Chapter 5 Exercises: z/OS Workload Manager
Part A: Conceptual Foundations (Exercises 1–6)
Exercise 1: Goal-Based vs. Static Priority Management
Explain in your own words why z/OS moved from static dispatching priorities (compatibility mode) to WLM goal-based management (goal mode). Your answer should address:
a) What specific limitations of static priorities made them inadequate for modern workloads? b) How does goal-based management handle the scenario where a CICS region needs maximum resources at 2:00 PM but minimal resources at 2:00 AM? c) Why would a system running in compatibility mode "leave performance on the table"?
Exercise 2: Service Class Design Reasoning
Continental National Bank has thirty service classes. A junior sysprog proposes consolidating to eight service classes to "simplify management." Kwame Mensah pushes back.
a) What is the minimum number of service classes a production shop like CNB realistically needs, and why? b) What problems would arise from having too few service classes? c) What problems would arise from having too many (e.g., 60+)? d) What is the sweet spot, and how do you determine it?

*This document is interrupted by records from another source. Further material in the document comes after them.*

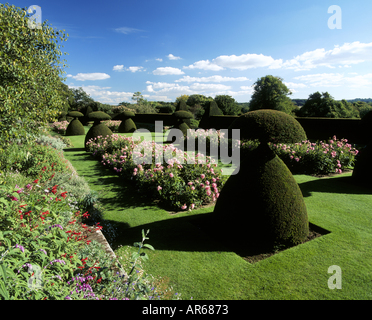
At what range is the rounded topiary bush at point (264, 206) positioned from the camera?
4.11m

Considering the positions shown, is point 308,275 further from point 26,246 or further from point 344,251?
point 26,246

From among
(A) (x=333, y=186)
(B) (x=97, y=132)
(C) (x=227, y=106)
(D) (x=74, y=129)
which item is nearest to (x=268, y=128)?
(A) (x=333, y=186)

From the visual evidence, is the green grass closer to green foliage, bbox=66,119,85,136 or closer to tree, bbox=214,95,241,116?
green foliage, bbox=66,119,85,136

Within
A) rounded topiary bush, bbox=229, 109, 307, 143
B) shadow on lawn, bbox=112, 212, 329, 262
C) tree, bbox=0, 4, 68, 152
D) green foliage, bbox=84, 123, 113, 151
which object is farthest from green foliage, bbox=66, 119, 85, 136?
rounded topiary bush, bbox=229, 109, 307, 143

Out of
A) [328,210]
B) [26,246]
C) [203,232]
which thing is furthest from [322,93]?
[26,246]

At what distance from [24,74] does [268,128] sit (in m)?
7.03

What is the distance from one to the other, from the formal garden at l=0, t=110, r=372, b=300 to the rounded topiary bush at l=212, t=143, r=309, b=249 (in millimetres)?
19

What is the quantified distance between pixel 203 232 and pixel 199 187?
6.58 ft

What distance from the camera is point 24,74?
6727 millimetres

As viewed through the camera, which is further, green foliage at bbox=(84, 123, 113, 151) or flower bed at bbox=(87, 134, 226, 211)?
green foliage at bbox=(84, 123, 113, 151)

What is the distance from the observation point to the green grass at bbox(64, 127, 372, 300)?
3350mm

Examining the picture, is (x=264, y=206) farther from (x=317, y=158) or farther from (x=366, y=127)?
(x=366, y=127)

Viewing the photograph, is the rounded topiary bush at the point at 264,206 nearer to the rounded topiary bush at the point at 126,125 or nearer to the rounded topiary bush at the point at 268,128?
the rounded topiary bush at the point at 268,128
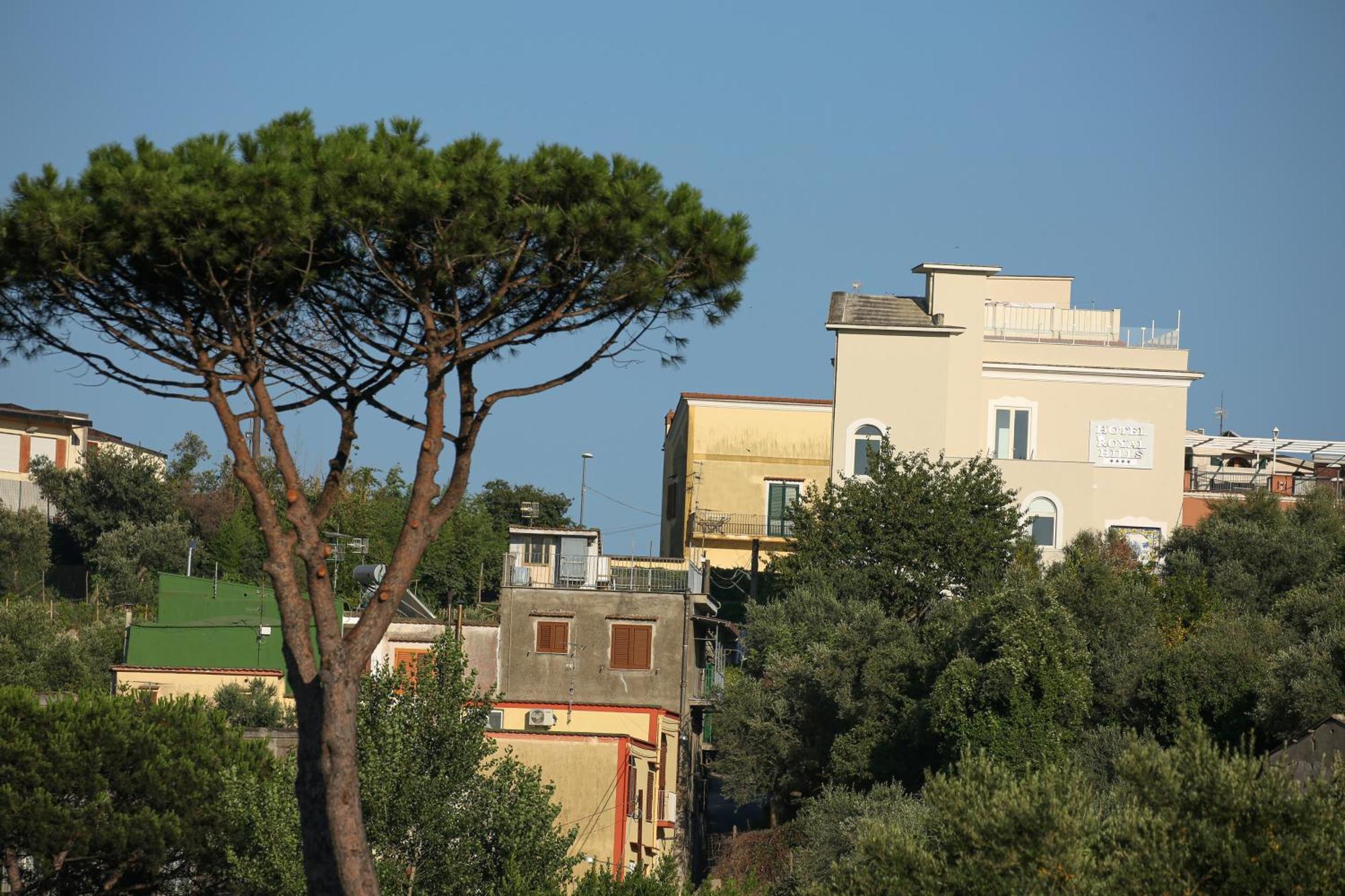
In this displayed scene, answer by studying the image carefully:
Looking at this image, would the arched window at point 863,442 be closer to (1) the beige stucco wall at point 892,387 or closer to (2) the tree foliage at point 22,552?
(1) the beige stucco wall at point 892,387

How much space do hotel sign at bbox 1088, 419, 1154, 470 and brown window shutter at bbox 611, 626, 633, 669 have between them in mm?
14940

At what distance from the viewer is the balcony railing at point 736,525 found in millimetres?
51219

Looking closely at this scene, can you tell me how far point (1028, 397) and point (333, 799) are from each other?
35.1m

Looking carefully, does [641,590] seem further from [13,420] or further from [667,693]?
[13,420]

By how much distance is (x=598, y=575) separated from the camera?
4112 centimetres

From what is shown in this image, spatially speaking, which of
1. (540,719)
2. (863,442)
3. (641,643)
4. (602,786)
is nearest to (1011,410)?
(863,442)

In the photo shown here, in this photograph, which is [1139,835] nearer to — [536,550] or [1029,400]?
[536,550]

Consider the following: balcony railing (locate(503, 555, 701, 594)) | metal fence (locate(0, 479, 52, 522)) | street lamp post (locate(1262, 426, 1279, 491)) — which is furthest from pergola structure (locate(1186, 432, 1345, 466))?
metal fence (locate(0, 479, 52, 522))

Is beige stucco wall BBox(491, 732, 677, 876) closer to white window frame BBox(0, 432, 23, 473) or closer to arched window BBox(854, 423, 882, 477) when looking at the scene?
arched window BBox(854, 423, 882, 477)

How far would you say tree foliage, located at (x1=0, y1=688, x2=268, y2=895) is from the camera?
25.6 m

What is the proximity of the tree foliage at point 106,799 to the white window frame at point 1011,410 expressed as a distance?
25.3 meters

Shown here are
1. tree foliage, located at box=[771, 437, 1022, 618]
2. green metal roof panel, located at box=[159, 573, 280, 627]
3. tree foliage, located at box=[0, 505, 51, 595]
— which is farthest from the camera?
tree foliage, located at box=[0, 505, 51, 595]

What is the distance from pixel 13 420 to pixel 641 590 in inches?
1245

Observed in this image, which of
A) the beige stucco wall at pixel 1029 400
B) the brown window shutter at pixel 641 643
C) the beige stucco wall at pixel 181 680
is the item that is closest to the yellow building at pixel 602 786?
the brown window shutter at pixel 641 643
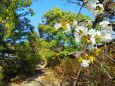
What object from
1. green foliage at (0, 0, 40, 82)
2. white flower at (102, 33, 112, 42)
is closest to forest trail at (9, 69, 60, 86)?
green foliage at (0, 0, 40, 82)

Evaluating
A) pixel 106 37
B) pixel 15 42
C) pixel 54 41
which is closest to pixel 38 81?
pixel 15 42

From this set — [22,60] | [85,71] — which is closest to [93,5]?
[85,71]

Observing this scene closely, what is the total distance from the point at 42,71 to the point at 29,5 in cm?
512

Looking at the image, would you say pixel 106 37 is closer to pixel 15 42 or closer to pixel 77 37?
pixel 77 37

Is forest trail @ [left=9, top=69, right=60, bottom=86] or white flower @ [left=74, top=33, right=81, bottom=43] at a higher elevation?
white flower @ [left=74, top=33, right=81, bottom=43]

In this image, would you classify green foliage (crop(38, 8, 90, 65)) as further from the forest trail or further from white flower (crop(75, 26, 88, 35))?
white flower (crop(75, 26, 88, 35))

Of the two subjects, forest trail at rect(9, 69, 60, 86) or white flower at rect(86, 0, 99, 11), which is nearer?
white flower at rect(86, 0, 99, 11)

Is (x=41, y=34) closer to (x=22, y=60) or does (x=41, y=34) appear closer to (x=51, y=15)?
(x=51, y=15)

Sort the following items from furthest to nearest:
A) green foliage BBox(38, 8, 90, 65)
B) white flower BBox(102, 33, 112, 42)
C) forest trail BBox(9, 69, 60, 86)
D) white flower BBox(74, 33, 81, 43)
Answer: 1. green foliage BBox(38, 8, 90, 65)
2. forest trail BBox(9, 69, 60, 86)
3. white flower BBox(102, 33, 112, 42)
4. white flower BBox(74, 33, 81, 43)

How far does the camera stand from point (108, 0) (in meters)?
2.57

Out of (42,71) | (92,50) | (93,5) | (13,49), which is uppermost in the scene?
(93,5)

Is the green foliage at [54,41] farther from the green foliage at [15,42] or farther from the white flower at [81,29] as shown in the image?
the white flower at [81,29]

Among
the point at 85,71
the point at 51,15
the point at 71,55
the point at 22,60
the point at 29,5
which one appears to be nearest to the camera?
the point at 71,55

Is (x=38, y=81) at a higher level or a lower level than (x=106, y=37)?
lower
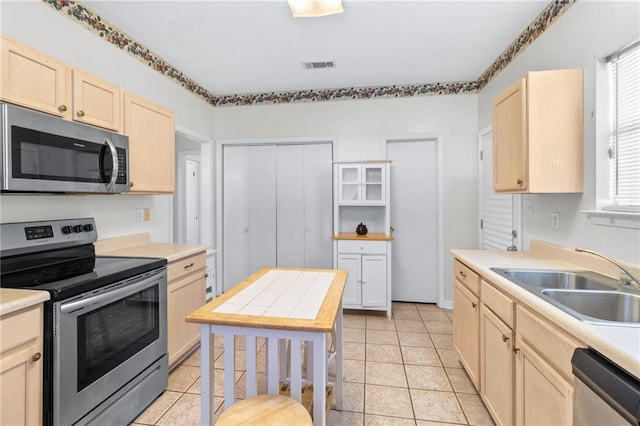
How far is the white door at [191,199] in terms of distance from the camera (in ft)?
15.9

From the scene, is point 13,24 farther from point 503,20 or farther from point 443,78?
point 443,78

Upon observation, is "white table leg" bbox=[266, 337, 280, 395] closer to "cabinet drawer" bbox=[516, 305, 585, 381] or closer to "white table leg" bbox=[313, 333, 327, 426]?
"white table leg" bbox=[313, 333, 327, 426]

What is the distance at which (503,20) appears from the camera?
2.35m

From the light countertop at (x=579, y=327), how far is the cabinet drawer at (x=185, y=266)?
206cm

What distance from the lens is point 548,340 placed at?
1.18 metres

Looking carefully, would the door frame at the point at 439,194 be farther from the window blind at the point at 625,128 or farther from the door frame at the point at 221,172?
the window blind at the point at 625,128

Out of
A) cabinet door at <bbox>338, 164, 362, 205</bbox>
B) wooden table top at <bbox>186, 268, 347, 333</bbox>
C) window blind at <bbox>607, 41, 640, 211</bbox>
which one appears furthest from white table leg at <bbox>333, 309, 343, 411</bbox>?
cabinet door at <bbox>338, 164, 362, 205</bbox>

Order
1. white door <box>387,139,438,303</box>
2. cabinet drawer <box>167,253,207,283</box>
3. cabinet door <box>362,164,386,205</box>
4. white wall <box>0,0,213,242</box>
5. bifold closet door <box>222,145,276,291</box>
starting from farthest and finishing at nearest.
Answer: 1. bifold closet door <box>222,145,276,291</box>
2. white door <box>387,139,438,303</box>
3. cabinet door <box>362,164,386,205</box>
4. cabinet drawer <box>167,253,207,283</box>
5. white wall <box>0,0,213,242</box>

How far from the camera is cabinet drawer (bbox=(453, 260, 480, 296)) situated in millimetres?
1931

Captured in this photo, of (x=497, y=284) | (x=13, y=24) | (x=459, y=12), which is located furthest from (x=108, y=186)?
(x=459, y=12)

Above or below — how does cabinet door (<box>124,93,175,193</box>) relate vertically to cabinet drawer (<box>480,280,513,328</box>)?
above

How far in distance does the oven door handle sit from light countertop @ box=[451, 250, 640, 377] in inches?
79.4

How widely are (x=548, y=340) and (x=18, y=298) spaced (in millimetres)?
2099

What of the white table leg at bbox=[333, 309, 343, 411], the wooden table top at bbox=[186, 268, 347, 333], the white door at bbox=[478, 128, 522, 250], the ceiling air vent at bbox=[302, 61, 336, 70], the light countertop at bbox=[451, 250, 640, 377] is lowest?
the white table leg at bbox=[333, 309, 343, 411]
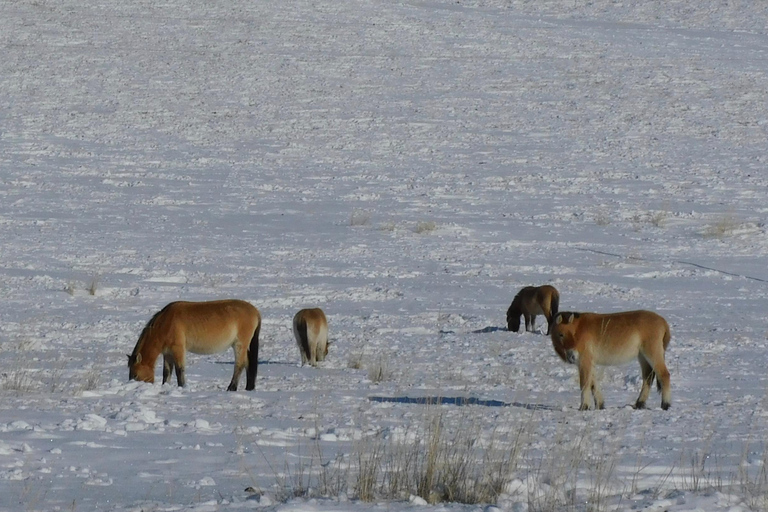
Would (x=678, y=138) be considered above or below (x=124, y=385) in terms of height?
above

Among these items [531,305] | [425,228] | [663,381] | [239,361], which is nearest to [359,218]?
[425,228]

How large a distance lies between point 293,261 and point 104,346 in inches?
238

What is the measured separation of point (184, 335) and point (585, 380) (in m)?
3.41

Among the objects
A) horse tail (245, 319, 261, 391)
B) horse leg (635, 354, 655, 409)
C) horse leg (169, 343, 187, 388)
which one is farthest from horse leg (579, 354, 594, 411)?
horse leg (169, 343, 187, 388)

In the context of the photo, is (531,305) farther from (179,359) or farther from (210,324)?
(179,359)

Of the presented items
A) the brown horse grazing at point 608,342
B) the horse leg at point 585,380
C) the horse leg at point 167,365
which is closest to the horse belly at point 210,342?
the horse leg at point 167,365

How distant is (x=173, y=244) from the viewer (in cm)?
1923

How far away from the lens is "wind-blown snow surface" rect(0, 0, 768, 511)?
6469 millimetres

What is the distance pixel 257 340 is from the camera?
9664 millimetres

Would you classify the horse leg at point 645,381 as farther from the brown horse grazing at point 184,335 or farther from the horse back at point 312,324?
the horse back at point 312,324

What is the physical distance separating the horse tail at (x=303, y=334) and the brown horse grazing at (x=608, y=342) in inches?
160

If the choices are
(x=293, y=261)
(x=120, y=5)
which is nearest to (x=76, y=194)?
(x=293, y=261)

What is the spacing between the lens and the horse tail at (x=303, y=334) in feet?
38.9

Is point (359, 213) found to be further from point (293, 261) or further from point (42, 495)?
point (42, 495)
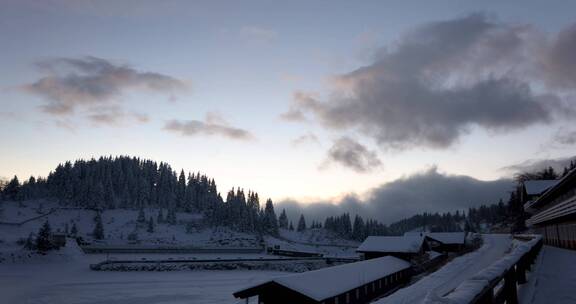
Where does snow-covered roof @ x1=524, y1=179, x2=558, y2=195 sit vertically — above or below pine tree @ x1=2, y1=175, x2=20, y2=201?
below

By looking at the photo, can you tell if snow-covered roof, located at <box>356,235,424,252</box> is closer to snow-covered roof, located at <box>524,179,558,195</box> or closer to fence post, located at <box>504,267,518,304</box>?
snow-covered roof, located at <box>524,179,558,195</box>

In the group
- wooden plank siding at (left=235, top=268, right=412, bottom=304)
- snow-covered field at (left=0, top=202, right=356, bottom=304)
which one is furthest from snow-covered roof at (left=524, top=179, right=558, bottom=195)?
snow-covered field at (left=0, top=202, right=356, bottom=304)

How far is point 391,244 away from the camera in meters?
63.8

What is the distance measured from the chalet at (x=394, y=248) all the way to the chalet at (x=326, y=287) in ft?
51.9

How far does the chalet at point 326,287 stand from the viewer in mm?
30562

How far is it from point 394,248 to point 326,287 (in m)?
32.6

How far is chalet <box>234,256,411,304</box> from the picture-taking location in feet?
100

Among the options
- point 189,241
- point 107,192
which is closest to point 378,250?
point 189,241

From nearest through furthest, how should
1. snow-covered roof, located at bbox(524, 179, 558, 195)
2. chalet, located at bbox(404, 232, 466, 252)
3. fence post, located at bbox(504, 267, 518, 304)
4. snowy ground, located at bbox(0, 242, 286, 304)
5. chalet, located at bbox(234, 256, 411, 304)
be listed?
fence post, located at bbox(504, 267, 518, 304) → chalet, located at bbox(234, 256, 411, 304) → snowy ground, located at bbox(0, 242, 286, 304) → snow-covered roof, located at bbox(524, 179, 558, 195) → chalet, located at bbox(404, 232, 466, 252)

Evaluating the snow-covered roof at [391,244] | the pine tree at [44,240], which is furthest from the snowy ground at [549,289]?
the pine tree at [44,240]

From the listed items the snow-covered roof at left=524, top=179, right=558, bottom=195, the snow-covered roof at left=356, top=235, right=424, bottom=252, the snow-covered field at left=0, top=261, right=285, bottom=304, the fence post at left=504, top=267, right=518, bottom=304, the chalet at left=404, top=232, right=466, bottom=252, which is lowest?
the snow-covered field at left=0, top=261, right=285, bottom=304

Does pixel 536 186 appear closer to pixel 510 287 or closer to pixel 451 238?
pixel 451 238

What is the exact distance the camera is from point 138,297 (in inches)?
1799

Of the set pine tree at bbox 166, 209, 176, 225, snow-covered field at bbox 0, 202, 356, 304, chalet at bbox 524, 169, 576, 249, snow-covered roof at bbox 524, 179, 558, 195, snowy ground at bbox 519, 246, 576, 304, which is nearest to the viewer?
snowy ground at bbox 519, 246, 576, 304
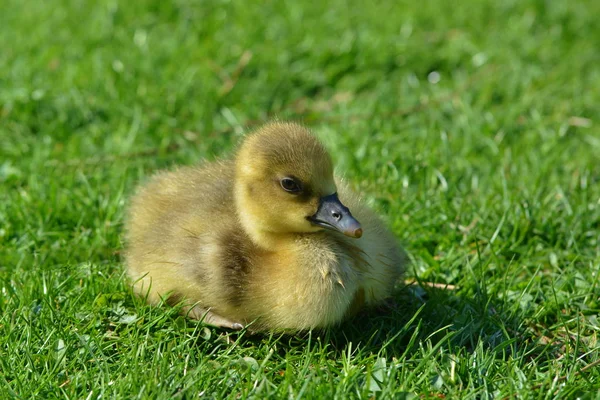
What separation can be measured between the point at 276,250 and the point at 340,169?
1486 mm

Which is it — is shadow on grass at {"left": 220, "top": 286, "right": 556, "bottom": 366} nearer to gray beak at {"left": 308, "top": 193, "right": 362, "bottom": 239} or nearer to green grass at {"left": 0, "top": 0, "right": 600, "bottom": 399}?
green grass at {"left": 0, "top": 0, "right": 600, "bottom": 399}

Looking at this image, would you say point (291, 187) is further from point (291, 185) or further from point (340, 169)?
point (340, 169)

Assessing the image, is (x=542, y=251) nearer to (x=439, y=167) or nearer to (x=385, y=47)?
(x=439, y=167)

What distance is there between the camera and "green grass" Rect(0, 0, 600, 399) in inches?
113

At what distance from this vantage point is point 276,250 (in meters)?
3.02

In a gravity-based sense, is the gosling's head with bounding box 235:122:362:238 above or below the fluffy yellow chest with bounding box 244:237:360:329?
above

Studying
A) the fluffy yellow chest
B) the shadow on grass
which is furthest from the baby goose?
the shadow on grass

Exercise 3: Performance Index Interpretation
Given the following RMF data snapshot, answer the questions below:
SERVICE TRANS AVG ---GOAL--- PERF IMP
CLASS COUNT RESP TYPE VALUE INDEX LVL
-------- ------ ------ ---- ------ ------ ---
SVCCLS01 8,200 0.18 RT 0.20 0.90 1
SVCCLS02 42,100 0.52 RT 0.25 2.08 1
SVCCLS03 380 N/A VEL 50% 0.65 2
SVCCLS04 45 N/A VEL 30% 3.20 3
SVCCLS05 12 N/A VEL N/A N/A 5
a) Which service class is performing best relative to its goal? How do you know? b) Which service class has the most serious performance problem? Why is it serious? c) SVCCLS04 has a PI of 3.20 — should the operations team be alarmed? Under what conditions would this be acceptable? d) What would happen to SVCCLS04's PI if the work in SVCCLS02 were reclassified to importance 2? e) Why does SVCCLS05 have no PI?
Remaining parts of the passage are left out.